То есть они не смогли нанести ни одного удара даже ради самообороны? А ведь это были опытные солдаты, которые выжили в войне.
— А там внизу, сэр, — Ноам показал на линию дороги, ведущей в южном направлении через холмы. — Караван рабов тоже попался.
Акива взглянул на эту пастораль: мягкость долины, холмы затеняли друг друга тень за тенью, все так спокойно, как и пение птиц. А там, задерживаясь чуть выше горизонта, была Эллай. Призрак луны, исчезнувшей на рассвете. «Я видела то, что случилось здесь, — дразнила она. — И я смеялась».
— А рабы? — спросил он Ноама.
— Убежали, сэр. В леса. Рабы были... отпущены с цепей.
— Отпущены с цепей? — повторил Азаил.
Ноам кивнул:
- Кандалы рабов.
Акива посмотрел на брата с сестрой, ожидая их реакции, но они не выказали оной. «Что бы сделали вы, — хотел бы он, чтобы у него была возможность спросить, — если бы кто-то заковал наш народ в кандалы?»
Рабы считались неизбежным злом в делах Империи, но Акива не разделял этого убеждения и не оплакивал потерю рабов. Солдаты, однако, — это другое дело, а их здесь было еще восемь. Количество погибших было большим и быстро растущим. Произошло уже пять нападений. За одну яростную ночь — в Данкрейке, Долине Духов, в Шепотах, в Иксими Мавров и здесь, в Холмах Маразела, патрули «зачистки» серафимов были застигнуты врасплох, убиты, искалечены.
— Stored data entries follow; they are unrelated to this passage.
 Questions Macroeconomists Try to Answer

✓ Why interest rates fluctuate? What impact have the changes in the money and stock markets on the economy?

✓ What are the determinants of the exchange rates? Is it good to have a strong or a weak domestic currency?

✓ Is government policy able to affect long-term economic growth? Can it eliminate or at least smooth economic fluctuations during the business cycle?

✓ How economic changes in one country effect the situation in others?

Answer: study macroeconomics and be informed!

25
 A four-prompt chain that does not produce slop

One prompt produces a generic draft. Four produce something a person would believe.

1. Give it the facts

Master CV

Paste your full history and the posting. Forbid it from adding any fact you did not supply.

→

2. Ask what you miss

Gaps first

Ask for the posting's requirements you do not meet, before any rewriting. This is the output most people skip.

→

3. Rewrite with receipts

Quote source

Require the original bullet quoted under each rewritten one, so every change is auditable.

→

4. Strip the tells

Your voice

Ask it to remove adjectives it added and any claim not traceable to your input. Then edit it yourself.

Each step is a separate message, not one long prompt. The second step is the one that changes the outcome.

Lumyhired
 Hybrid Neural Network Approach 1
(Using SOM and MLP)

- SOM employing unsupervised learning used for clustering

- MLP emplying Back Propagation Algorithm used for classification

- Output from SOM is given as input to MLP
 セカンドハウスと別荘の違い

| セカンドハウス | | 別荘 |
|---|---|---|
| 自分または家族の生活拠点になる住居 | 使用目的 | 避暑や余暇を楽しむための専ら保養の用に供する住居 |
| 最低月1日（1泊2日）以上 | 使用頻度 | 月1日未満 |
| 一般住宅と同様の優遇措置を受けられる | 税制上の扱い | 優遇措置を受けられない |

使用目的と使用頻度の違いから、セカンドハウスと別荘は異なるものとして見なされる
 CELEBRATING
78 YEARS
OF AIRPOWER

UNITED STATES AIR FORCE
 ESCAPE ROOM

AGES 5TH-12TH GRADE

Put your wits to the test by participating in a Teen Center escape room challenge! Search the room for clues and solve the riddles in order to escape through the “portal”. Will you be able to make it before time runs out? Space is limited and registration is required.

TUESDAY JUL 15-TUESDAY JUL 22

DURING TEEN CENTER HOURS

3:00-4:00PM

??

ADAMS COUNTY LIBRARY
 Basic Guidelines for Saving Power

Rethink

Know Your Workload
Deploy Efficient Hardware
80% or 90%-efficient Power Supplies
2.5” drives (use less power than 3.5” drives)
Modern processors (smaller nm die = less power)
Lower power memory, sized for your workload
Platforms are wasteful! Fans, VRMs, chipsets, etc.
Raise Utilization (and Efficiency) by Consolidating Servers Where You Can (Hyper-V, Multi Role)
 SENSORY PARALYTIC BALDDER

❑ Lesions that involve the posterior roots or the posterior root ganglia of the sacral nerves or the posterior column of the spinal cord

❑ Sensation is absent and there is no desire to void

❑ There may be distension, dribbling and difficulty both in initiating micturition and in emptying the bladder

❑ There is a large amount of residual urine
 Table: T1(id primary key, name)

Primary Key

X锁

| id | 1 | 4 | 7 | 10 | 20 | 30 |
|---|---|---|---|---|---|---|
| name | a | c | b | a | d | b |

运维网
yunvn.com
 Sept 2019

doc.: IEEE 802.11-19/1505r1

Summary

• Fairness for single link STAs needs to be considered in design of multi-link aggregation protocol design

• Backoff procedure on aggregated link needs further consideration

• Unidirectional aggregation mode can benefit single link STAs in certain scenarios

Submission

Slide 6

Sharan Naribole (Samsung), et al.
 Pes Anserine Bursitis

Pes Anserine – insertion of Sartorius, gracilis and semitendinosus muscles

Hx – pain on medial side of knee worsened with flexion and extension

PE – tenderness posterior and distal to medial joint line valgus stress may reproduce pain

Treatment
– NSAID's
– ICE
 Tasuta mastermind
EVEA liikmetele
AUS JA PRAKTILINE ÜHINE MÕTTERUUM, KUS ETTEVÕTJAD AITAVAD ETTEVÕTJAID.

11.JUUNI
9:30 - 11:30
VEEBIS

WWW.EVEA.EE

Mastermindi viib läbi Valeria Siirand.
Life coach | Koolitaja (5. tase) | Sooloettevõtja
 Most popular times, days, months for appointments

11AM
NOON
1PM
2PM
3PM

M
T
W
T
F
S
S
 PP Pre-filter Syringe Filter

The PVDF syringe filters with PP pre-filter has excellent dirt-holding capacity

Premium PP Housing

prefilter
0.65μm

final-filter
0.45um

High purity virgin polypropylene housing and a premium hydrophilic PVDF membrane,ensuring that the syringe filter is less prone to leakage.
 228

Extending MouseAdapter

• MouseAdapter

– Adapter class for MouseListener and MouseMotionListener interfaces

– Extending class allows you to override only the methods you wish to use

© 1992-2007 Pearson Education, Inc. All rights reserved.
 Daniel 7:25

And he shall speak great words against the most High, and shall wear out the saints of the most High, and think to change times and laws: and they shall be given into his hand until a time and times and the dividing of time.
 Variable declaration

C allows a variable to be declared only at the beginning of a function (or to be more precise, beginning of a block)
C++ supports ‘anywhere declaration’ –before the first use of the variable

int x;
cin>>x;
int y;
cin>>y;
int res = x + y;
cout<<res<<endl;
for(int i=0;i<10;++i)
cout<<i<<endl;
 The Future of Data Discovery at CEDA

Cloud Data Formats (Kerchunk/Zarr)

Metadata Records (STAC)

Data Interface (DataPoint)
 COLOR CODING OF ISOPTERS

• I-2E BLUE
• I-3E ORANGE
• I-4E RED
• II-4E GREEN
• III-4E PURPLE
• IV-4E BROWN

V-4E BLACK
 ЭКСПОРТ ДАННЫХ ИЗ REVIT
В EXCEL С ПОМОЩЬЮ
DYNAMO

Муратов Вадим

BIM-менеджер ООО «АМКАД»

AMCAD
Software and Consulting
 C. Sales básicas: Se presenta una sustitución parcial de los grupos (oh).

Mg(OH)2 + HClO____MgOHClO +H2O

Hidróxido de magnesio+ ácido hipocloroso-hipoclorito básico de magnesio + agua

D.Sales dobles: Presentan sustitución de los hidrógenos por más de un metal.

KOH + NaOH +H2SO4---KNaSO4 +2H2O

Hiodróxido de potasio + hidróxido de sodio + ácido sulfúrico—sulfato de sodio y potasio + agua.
Их оставили в таком виде, в качестве жуткого сообщения для Империи.
«Это хуже, чем война, — подумал он. — Когда у тебя с каждой каплей крови вытекает жизнь в то время, как далеко твой народ восхваляет в танце Бога и поднимает кубки во имя мира».
Мир. Воистину.
Акива посмотрел вниз. К настоящему времени языки пламени уже добрались до половины поля и поглотили первого солдата. Шквал поднимавшегося жара лениво опадал вниз, срывая с насиженных мест, обалдевших от дыма травяных зимородков, которые носились в дыму перед огнем.
— Сэр? — спросил Ноам. — Можете сказать, кто все это сделал?
«Ревененты — воскресшие», — сразу же пришло на ум Акиве. Он повидал достаточно сражений, усыпанных мертвыми телами, чтобы понимать, что лишь самая огромная, самая чудовищная и бессердечная химера смогла бы нанести такие раны. Но ведь призраков больше нет.
— Скорее всего, кто-то из выживших в последней войне, — сказал он.
— Поговаривают, — нерешительно сказал Ноам, — что прежние монстры на самом деле не подохли.
Он подразумевал Военачальника и Бримстоуна.
— Поверь мне, — Акива припомнил их последние мгновения, — они мертвы, даже больше, чем мертвы.
Как бы расширились глаза молодого солдата, если бы он узнал, как горячо герой Проклятие Зверья желал, чтобы это было не так.
— Но послание. Мы восстали. Что же это еще, если не воскрешение?
— Это клич. Вот и все, — Военачальник и Бримстоун вышли за все рамки поиска. Он видел, как они умирали.
Но... он видел, что Мадригал тоже умерла.
Нить сомнения проскользнула сквозь его уверенность. Насколько это возможно? Пульс Акивы резко участился. Он подумал о кадиле, которое нашел, и небольшой надписи, нацарапанной твердой рукой: Кару. Если бы существовал еще один воскреситель, то слово не казалось бы такой насмешкой.
Нет. Ему не следует надеяться.
— Это мог только Бримстоун, — сказал он более жестко, чем следовало.
Лираз наблюдала за ним, ее глаза сузились. Знала ли она, о чем он думает? Она, конечно же, знала про кадило.
— Никаких больше секретов, — сказала она, и секретов больше не было. Краткая вспышка может считаться за секрет? Если так, то этот секрет он считал справедливым сохранить.
Ноам кивнул, принимая его слова. Легким тоном, словно это несусветная глупость, в которую он сам-то не верит, он сказал: — Остальные говорят, что это — призраки.